New Apple invention helps prevent misdirected messages and emails

“An Apple invention published on Thursday illustrates a simple yet effective way to remind a user of who is on the other end of a text message or group chat, a problem that is the bane of people who juggle multiple conversations at once,” Mikey Campbell reports for AppleInsider.

“As published by the U.S. Patent and Trademark Office, Apple’s patent application for ‘Generation of a user interface based on contacts’ enables users of apps like iMessage to be more aware of who they are talking to at any given time, thereby preventing potentially embarrassing misdirected messages,” Campbell reports. “The invention basically inserts a contact’s picture, or photo corresponding to a contact, as the background image for a messaging session. For group chats, text is overlaid atop one or more images relating to the contacts involved in the conversation.”

Campbell reports, “When a contact does not have an assigned photo, a generic male or female avatar may be used as the system intelligently selects gender based on stored contact information.”
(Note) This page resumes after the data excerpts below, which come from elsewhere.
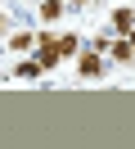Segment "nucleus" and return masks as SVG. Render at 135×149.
<instances>
[{
	"label": "nucleus",
	"instance_id": "nucleus-6",
	"mask_svg": "<svg viewBox=\"0 0 135 149\" xmlns=\"http://www.w3.org/2000/svg\"><path fill=\"white\" fill-rule=\"evenodd\" d=\"M131 27H135V14L131 9H113V32H117V36H126Z\"/></svg>",
	"mask_w": 135,
	"mask_h": 149
},
{
	"label": "nucleus",
	"instance_id": "nucleus-5",
	"mask_svg": "<svg viewBox=\"0 0 135 149\" xmlns=\"http://www.w3.org/2000/svg\"><path fill=\"white\" fill-rule=\"evenodd\" d=\"M41 72H45V68L36 63V59H23V63L14 68V77H18V81H36V77H41Z\"/></svg>",
	"mask_w": 135,
	"mask_h": 149
},
{
	"label": "nucleus",
	"instance_id": "nucleus-7",
	"mask_svg": "<svg viewBox=\"0 0 135 149\" xmlns=\"http://www.w3.org/2000/svg\"><path fill=\"white\" fill-rule=\"evenodd\" d=\"M77 50H81V41L72 36V32H68V36H59V54H63V59H68V54H77Z\"/></svg>",
	"mask_w": 135,
	"mask_h": 149
},
{
	"label": "nucleus",
	"instance_id": "nucleus-8",
	"mask_svg": "<svg viewBox=\"0 0 135 149\" xmlns=\"http://www.w3.org/2000/svg\"><path fill=\"white\" fill-rule=\"evenodd\" d=\"M32 45H36L32 32H14V50H32Z\"/></svg>",
	"mask_w": 135,
	"mask_h": 149
},
{
	"label": "nucleus",
	"instance_id": "nucleus-1",
	"mask_svg": "<svg viewBox=\"0 0 135 149\" xmlns=\"http://www.w3.org/2000/svg\"><path fill=\"white\" fill-rule=\"evenodd\" d=\"M36 36V63L41 68H59V41H54V32H32Z\"/></svg>",
	"mask_w": 135,
	"mask_h": 149
},
{
	"label": "nucleus",
	"instance_id": "nucleus-2",
	"mask_svg": "<svg viewBox=\"0 0 135 149\" xmlns=\"http://www.w3.org/2000/svg\"><path fill=\"white\" fill-rule=\"evenodd\" d=\"M77 72L86 77V81H99V77H104V59H99V50H86V54H77Z\"/></svg>",
	"mask_w": 135,
	"mask_h": 149
},
{
	"label": "nucleus",
	"instance_id": "nucleus-10",
	"mask_svg": "<svg viewBox=\"0 0 135 149\" xmlns=\"http://www.w3.org/2000/svg\"><path fill=\"white\" fill-rule=\"evenodd\" d=\"M68 5H90V0H68Z\"/></svg>",
	"mask_w": 135,
	"mask_h": 149
},
{
	"label": "nucleus",
	"instance_id": "nucleus-9",
	"mask_svg": "<svg viewBox=\"0 0 135 149\" xmlns=\"http://www.w3.org/2000/svg\"><path fill=\"white\" fill-rule=\"evenodd\" d=\"M126 41H131V50H135V27H131V32H126Z\"/></svg>",
	"mask_w": 135,
	"mask_h": 149
},
{
	"label": "nucleus",
	"instance_id": "nucleus-3",
	"mask_svg": "<svg viewBox=\"0 0 135 149\" xmlns=\"http://www.w3.org/2000/svg\"><path fill=\"white\" fill-rule=\"evenodd\" d=\"M108 54H113V63H131L135 50H131V41H126V36H117L113 45H108Z\"/></svg>",
	"mask_w": 135,
	"mask_h": 149
},
{
	"label": "nucleus",
	"instance_id": "nucleus-11",
	"mask_svg": "<svg viewBox=\"0 0 135 149\" xmlns=\"http://www.w3.org/2000/svg\"><path fill=\"white\" fill-rule=\"evenodd\" d=\"M0 27H5V18H0Z\"/></svg>",
	"mask_w": 135,
	"mask_h": 149
},
{
	"label": "nucleus",
	"instance_id": "nucleus-4",
	"mask_svg": "<svg viewBox=\"0 0 135 149\" xmlns=\"http://www.w3.org/2000/svg\"><path fill=\"white\" fill-rule=\"evenodd\" d=\"M63 9H68V0H41V23L63 18Z\"/></svg>",
	"mask_w": 135,
	"mask_h": 149
}]
</instances>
Read more, and see Apple’s patent application illustrations, in the full article here.

6 Comments

  1. I hope (and assume) this patent is merely to keep someone else from patenting it. I’m an Apple fan, but if they sue somebody for showing the contact’s picture it won’t help their image.
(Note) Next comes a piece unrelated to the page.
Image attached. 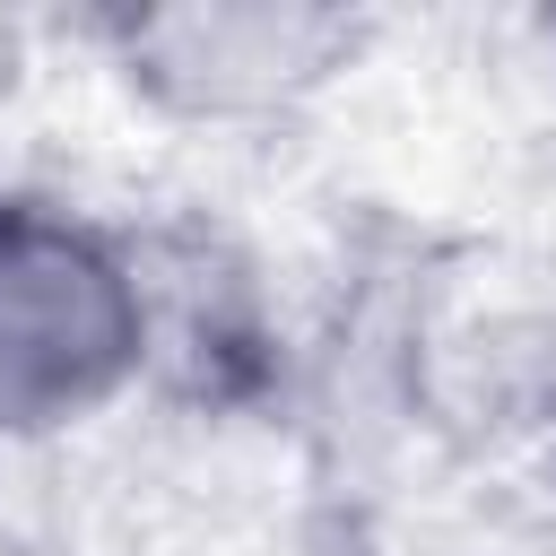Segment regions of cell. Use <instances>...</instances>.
<instances>
[{"mask_svg": "<svg viewBox=\"0 0 556 556\" xmlns=\"http://www.w3.org/2000/svg\"><path fill=\"white\" fill-rule=\"evenodd\" d=\"M156 348L139 261L78 226L17 208L0 235V443L61 434L122 400Z\"/></svg>", "mask_w": 556, "mask_h": 556, "instance_id": "6da1fadb", "label": "cell"}, {"mask_svg": "<svg viewBox=\"0 0 556 556\" xmlns=\"http://www.w3.org/2000/svg\"><path fill=\"white\" fill-rule=\"evenodd\" d=\"M9 217H17V208H9V200H0V235H9Z\"/></svg>", "mask_w": 556, "mask_h": 556, "instance_id": "3957f363", "label": "cell"}, {"mask_svg": "<svg viewBox=\"0 0 556 556\" xmlns=\"http://www.w3.org/2000/svg\"><path fill=\"white\" fill-rule=\"evenodd\" d=\"M122 70L174 104V113H269L330 78L356 43L330 9H278V0H208V9H148L113 17Z\"/></svg>", "mask_w": 556, "mask_h": 556, "instance_id": "7a4b0ae2", "label": "cell"}]
</instances>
  2. Wouldn’t it also work if you could set the color of background of the text session to a color defined in your contacts for that person. Just seeing the different color background would let you know you were in a different conversation. For group conversations maybe have some combination of the colors (rainbow ??) as the background.

  3. The “inventions” that Apple are patenting lately are kind of stretching the boundaries, aren’t they? Does this really need to be patented? Can this really be said to be an invention?